Ainsi, le nouveau ministre des Affaires sociales, Mahmoud Ben Romdhane, remplace l’ex syndicaliste Ammar Yanbaï, considéré trop proche de l’UGTT. Controversé, Ben Romdhane est en effet l’auteur d’une déclaration qui avait fait couler beaucoup d’encre sur « le voile islamique qui diminuerait de 30% les capacités d’audition » de celles qui le portent, alors qu’il était ministre des Transports. Sa nomination inquiète par ailleurs les blessés de la révolution, qui ne savent pas encore ce qui va advenir de leur dossier, avec la disparition du secrétariat d’Etat de Majdouline Cherni.
Exit également Taieb Baccouche, représentant de « l’aile gauche de Nidaa », considéré par ses pairs comme calamiteux aux Affaires étrangères, au profit de l’homme du sérail Khemais Jhinaoui. Mais ce dernier suscite aussitôt une vague d’indignation pour avoir occupé un poste de diplomate à Tel Aviv sous Ben Ali en 1996.
Exit Touhami Abdouli, nationaliste devenu farouchement anti islamiste, honni par Ennahdha.
Exit enfin Latifa Lakhdhar à la Culture. Là aussi elle est remplacée par une figure polémique : Sonia Mbarek faisait en effet partie de la « liste des 65 » premiers noms à avoir plébiscité l’ex dictateur Ben Ali pour se présenter à un nouveau mandat présidentiel de 2014 à 2019… Avec un Ben Ali auréolé d’un cinquième mandat présidentiel, elle aurait probablement occupé ce même poste, consacrant une pratique de l’artiste au service du pouvoir. Une femme en remplacement d’une femme, voilà qui n’arrange pas en outre une très faible représentativité des femmes de moins de 10%.
L’UGTT a pour sa part d’ores et déjà fait savoir son mécontentement via un communiqué qui dénonce un remaniement vertical, « effectué au mépris des traditions de consultations et de consensus » instaurées depuis le dialogue national. Il semble déjà loin, le temps du dialogue auréolé du Nobel de la Paix. Dans le secteur privé, à moins d’un accord de dernière minute, des grèves massives sont imminentes.

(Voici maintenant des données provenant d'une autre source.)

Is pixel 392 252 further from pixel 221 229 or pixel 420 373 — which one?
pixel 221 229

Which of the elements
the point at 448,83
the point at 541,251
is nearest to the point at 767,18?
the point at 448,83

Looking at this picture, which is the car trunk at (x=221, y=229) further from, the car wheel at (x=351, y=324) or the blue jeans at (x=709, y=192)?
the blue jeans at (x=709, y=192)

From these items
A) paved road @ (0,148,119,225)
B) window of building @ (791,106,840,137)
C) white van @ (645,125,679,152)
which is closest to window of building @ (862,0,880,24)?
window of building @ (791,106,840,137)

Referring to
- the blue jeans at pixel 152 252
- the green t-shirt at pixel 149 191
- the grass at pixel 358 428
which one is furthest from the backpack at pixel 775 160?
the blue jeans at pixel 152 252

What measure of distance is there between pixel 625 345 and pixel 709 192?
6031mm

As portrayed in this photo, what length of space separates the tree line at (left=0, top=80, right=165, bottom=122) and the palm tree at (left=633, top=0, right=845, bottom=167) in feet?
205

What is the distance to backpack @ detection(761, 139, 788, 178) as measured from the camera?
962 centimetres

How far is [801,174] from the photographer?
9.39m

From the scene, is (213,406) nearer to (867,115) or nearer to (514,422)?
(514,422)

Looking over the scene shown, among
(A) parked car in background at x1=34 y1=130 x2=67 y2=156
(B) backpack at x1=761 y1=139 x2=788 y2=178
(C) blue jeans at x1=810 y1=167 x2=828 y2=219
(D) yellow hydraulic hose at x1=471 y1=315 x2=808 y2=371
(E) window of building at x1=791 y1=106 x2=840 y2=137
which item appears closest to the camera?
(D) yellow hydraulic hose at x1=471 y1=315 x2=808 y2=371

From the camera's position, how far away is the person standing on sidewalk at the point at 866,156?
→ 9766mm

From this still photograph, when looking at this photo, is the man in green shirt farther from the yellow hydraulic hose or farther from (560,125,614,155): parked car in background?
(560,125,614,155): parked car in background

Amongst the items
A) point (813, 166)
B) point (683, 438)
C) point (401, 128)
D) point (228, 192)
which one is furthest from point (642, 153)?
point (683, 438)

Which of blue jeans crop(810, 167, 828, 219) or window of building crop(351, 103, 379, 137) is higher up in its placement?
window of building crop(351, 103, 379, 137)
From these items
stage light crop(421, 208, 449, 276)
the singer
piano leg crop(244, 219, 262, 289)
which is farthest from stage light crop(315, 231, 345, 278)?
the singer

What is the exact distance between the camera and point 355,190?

Au poste de ministre porte-parole du gouvernement, c’est le déjà contesté Khaled Chouket qui hérite de ce dernier poste, lui qui avait fait la tournée type « mercato » de quatre partis politiques, dont le parti populiste al Aridha, avant d’atterrir à Nidaa Tounes. Archétype de la synthèse Nidaa – Ennahdha, l’homme est aussi emblématique d’une nouvelle classe politique qui conjugue l’opportunisme au pluriel.
Avec 17 démissions officialisées du bloc Nidaa Tounes, Ennahdha et Nidaa affichent désormais une égalité parfaite de 69 députés chacun qui devraient faire du vote de confiance au parlement lundi une simple formalité. Une facilité apparente qui cache mal une instabilité gouvernementale (6 ministres de l’Intérieur depuis 2011), un chaudron social non apaisé, et un consensualisme des deux plus grandes formations politiques allant dans le sens d’une régression démocratique, avec une fusion anti pluraliste qui ne dit pas son nom.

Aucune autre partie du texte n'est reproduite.